Other States

Apprehension of interference in State's jurisdiction baseless: top BSF Bengal official

The border guarding force's Inspector General for south Bengal Anurag Garg said the enhancement of BSF's jurisdiction from 15 km to 50 km will help the State prevent trans-border crimes and infiltration.   | Photo Credit: Special Arrangement

The Border Security Force (BSF) has allayed apprehensions about probable conflicts with West Bengal police following enhancement of the paramilitary force's jurisdiction, and said the concern stemmed from a "shallow understanding" of laws.

The border guarding force's Inspector General for south Bengal Anurag Garg said the enhancement of BSF's jurisdiction from 15 km to 50 km will help the State prevent trans-border crimes and infiltration.

Without naming any political party, Mr. Garg rejected claims that one-third of the territory of West Bengal will be under the control of the BSF, insisting it conveys a false notion that the central force will have policing powers akin to that of the State police.

Also read: BSF jurisdiction: parties in Punjab oppose Centre’s decision

"The impression in some quarters that the notification of increase of jurisdiction under BSF will bring it in conflict with the State police and is against the federal structure of India is completely baseless and mischievous.

"All persons apprehended by BSF for illegal entry into or illegal exit from the country without valid travel documents will be handed over to the police as before for investigation and for busting organised gangs involved in human trafficking rackets," he told PTI in an interview.

He said the notification by the central government relates only to Passport (Entry into India) Act, 1920, Passport Act, 1967, and Criminal Procedure Code, 1973.

"The effect of this notification is to increase the Area of Responsibility (AoR) of BSF so that it can exercise the already existing powers to check infiltration up to 50 km inside the international border, up from the erstwhile limit of 15 km," Mr. Garg said.

"Apprehensions of interference are uncalled for. Powers given to the BSF are very limited," Additional Director General of the force, Y B Khurania said.

"Even now when we conduct raids, we inform the state police and are also accompanied by them," he told PTI.

Asked to react to allegations by some political parties and NGOs that the notification of increase in the area of responsibility of the BSF is a "backdoor interference" by the Centre in the jurisdiction of states, Garg said such apprehensions are "entirely baseless and perhaps due to a shallow understanding of laws".

He said, "It will instead help West Bengal prevent transborder crimes and infiltration, dealing with which must be putting a heavy burden on its resources.

The comments by senior BSF officials came in the backdrop of protest by various non-BJP led state governments against the new guidelines which they termed as an attack on the federal structure.

West Bengal Chief Minister Mamata Banerjee on Monday criticised the Centre's action, calling it an attempt to interfere with the country's federal structure.

She has also written to Prime Minister Narendra Modi requesting him to immediately withdraw the Union Ministry of Home Affairs' notification.

The Centre has amended the BSF Act and authorised the paramilitary force to undertake search, seizure and arrest within an increased territory of 50 km instead of 15 km from the international border in Punjab, West Bengal and Assam.

On allegations that one-third of West Bengal's territory will now come under the BSF, Mr.
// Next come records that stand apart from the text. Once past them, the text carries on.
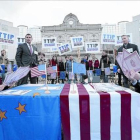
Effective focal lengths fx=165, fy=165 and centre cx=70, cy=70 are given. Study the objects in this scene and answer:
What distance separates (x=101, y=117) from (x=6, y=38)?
740 cm

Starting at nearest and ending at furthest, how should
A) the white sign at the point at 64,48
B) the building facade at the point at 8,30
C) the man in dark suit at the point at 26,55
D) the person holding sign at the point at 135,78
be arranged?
the person holding sign at the point at 135,78 → the man in dark suit at the point at 26,55 → the white sign at the point at 64,48 → the building facade at the point at 8,30

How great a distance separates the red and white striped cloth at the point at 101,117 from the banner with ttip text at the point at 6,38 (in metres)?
6.92

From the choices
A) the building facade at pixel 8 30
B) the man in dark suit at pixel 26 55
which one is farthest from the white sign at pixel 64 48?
the building facade at pixel 8 30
Garg said it is a "false notion".

"It is wrong to say that (post the notification) one-third of the territory of West Bengal will come under the jurisdiction of BSF as it conveys a false notion that the force will have policing powers similar to that of State police. The mandates of the BSF and State police are entirely different. BSF works with the cooperation of the State police and is not parallel to it," he said.

BSF regularly conducts joint patrolling and operations with the State police, he said.
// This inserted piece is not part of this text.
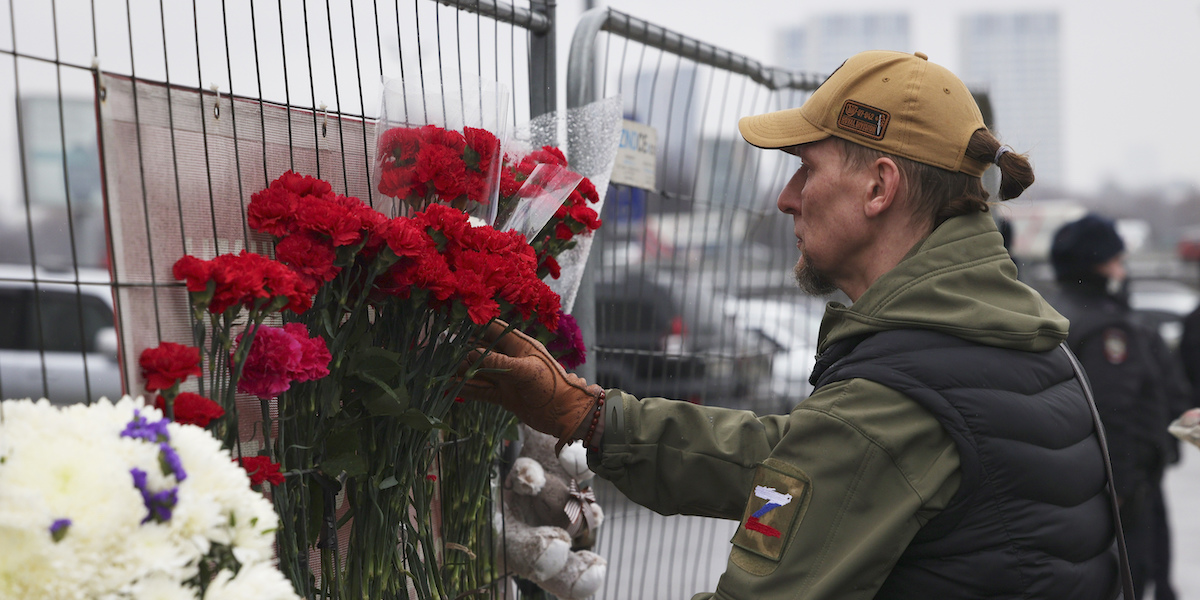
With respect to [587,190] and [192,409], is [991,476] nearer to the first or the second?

"The new notification will help BSF in preventing infiltration. BSF mainly relies on human intelligence. Considering the porous and riverine borders that are prone to floods, an offender can often infiltrate beyond 15 km from the international border before his/her presence is detected. Increasing the depth up to which BSF can arrest the infiltrator (50 km) is in the interest of national security," Mr. Garg said.

He also rejected suggestions that it will lead to a spurt in human rights violation.
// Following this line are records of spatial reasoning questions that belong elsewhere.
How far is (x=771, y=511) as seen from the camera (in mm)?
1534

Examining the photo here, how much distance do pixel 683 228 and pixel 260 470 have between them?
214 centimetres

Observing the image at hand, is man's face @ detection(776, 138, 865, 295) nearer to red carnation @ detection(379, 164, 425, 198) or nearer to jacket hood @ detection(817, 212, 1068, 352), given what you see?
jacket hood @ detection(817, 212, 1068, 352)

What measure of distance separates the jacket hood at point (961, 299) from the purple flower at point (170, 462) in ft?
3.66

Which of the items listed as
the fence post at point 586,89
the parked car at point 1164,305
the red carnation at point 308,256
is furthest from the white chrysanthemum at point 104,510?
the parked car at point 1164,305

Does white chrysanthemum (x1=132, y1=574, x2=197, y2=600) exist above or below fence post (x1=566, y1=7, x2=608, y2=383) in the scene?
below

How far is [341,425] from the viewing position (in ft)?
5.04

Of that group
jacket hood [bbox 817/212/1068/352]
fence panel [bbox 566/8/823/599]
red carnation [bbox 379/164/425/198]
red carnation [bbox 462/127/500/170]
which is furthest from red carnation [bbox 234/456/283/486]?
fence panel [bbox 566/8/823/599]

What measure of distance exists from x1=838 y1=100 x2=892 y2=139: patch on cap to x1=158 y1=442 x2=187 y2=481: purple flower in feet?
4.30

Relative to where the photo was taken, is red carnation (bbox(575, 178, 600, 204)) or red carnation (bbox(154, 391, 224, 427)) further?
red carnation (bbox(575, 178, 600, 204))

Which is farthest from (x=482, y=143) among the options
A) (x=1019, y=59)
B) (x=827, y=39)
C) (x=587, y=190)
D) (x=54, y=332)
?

"Such apprehensions, too, are baseless. In my three months as IG of South Bengal Frontier of BSF, I am yet to come across a fresh case of human rights violation by a personnel of the force. But there have been incidents where transborder criminals have challenged BSF troops and injured them knowing fully well that the troops seldom resort to firing, even in self-defence, on the Indo-Bangla border," Mr. Garg said.

Many past complaints of alleged human rights violation by the paramilitary force have been found to be false on enquiry. The complaints were perhaps made only to keep the BSF troops under pressure, he added.

Bangladesh and West Bengal share a 2,216 km international border.